- Action item
Every line of the records below from the line with "The researchers measured whether lipid" up to and including the line with "Lipid droplet motion remains" must be reproduced exactly, and no line outside that range.

- Recorded information

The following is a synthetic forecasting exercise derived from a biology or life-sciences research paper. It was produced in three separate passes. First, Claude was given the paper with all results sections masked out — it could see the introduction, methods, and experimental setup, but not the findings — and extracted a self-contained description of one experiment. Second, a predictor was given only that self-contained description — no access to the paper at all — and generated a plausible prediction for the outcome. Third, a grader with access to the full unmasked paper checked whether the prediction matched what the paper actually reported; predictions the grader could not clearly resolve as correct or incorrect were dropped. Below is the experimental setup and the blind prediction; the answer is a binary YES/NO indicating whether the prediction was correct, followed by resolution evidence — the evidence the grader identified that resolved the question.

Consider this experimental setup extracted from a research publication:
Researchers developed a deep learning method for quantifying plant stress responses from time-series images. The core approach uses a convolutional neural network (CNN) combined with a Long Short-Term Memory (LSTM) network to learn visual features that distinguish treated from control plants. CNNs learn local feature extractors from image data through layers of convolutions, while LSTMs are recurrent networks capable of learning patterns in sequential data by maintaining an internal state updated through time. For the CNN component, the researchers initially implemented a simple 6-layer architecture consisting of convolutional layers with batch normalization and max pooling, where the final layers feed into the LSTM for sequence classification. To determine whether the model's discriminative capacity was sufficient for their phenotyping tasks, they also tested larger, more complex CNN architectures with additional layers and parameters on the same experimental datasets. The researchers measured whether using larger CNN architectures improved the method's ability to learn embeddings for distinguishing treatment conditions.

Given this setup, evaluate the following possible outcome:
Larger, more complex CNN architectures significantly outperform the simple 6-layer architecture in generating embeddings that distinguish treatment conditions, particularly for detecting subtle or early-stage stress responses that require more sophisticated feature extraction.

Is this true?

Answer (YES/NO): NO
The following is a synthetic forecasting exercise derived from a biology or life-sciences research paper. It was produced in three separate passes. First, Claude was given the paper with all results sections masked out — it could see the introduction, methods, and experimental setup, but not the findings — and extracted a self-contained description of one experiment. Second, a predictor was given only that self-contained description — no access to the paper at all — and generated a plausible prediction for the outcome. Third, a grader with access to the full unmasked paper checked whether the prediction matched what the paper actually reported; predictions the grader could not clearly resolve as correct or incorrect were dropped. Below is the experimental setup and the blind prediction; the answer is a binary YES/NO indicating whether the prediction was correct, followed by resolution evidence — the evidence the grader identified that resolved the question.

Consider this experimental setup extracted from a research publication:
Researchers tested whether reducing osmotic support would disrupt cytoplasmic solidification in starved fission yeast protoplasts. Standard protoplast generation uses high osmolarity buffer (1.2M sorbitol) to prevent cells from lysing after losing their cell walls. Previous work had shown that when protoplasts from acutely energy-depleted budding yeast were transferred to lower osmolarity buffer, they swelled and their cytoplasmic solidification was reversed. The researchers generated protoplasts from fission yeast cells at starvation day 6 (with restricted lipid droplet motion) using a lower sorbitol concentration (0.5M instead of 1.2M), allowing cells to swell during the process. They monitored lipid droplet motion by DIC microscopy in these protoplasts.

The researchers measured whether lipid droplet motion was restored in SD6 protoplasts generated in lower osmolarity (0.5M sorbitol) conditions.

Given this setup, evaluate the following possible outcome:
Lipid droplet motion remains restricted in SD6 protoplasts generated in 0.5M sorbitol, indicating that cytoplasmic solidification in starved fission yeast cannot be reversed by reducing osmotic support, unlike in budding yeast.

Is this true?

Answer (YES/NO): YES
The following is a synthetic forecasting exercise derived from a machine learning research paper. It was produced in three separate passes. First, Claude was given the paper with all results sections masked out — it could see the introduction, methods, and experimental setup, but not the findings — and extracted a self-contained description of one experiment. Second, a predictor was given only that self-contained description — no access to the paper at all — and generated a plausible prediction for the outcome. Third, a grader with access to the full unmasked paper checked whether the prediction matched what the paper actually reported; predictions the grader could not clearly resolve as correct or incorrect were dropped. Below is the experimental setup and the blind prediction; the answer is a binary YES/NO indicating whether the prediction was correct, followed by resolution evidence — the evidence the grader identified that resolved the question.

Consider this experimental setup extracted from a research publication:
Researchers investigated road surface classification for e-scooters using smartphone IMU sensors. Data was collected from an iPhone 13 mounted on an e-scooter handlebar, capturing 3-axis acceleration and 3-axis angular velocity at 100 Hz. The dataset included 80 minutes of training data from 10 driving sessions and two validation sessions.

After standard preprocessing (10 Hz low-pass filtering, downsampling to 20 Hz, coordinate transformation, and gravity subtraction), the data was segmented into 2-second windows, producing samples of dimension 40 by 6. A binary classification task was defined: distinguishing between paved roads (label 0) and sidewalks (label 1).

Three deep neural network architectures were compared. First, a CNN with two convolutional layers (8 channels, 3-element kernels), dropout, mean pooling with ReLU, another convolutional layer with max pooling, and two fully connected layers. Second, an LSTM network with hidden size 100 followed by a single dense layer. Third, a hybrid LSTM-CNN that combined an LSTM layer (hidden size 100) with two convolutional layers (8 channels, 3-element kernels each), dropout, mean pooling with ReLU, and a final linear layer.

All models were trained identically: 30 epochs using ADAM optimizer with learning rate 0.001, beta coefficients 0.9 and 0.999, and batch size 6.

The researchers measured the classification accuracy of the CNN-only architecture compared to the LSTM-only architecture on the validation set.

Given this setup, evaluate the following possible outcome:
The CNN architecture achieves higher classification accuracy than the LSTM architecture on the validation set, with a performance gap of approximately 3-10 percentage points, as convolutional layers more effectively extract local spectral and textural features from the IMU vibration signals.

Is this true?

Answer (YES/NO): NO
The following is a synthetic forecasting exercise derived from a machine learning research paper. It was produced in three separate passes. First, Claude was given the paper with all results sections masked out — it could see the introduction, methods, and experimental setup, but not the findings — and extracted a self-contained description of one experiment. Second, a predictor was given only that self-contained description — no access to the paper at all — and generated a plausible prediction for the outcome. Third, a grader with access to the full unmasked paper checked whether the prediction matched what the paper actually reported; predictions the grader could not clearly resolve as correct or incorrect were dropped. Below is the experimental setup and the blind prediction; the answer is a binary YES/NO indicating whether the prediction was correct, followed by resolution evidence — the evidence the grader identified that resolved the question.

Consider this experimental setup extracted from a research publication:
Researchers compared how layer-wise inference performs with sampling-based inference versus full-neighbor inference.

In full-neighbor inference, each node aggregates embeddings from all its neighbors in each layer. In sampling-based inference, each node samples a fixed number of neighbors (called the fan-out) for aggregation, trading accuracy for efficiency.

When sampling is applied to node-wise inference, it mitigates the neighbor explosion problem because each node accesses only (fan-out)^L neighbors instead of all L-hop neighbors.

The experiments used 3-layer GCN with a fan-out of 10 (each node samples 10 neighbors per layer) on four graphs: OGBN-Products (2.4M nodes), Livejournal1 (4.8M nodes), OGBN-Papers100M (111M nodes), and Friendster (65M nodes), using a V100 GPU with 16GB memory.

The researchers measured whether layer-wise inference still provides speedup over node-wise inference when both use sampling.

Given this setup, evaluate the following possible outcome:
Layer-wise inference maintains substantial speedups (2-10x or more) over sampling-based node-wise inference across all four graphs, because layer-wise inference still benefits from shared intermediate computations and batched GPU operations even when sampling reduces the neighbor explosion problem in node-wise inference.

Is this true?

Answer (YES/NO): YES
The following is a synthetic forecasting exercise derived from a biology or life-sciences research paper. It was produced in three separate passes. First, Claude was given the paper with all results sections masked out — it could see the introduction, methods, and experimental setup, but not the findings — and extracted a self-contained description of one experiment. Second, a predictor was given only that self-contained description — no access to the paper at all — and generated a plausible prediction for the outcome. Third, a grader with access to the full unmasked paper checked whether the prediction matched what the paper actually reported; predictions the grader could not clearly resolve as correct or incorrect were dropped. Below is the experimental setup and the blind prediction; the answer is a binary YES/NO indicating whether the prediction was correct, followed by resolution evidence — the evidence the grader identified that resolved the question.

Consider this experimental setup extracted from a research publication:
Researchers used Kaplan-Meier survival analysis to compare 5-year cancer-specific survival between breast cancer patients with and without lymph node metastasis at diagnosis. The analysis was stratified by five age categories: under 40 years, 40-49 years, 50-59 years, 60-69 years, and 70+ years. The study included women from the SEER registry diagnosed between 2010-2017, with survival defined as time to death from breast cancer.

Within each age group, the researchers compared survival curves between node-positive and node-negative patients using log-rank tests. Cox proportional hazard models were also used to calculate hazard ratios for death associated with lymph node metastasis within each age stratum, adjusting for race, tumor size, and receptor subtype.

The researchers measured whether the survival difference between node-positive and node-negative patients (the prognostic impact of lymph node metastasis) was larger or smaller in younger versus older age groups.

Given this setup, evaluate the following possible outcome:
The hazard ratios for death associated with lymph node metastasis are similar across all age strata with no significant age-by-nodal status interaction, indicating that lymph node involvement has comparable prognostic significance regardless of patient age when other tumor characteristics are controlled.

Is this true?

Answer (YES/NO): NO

- Your solution
The researchers measured whether lipid droplet motion was restored in SD6 protoplasts generated in lower osmolarity (0.5M sorbitol) conditions.

Given this setup, evaluate the following possible outcome:
Lipid droplet motion remains restricted in SD6 protoplasts generated in 0.5M sorbitol, indicating that cytoplasmic solidification in starved fission yeast cannot be reversed by reducing osmotic support, unlike in budding yeast.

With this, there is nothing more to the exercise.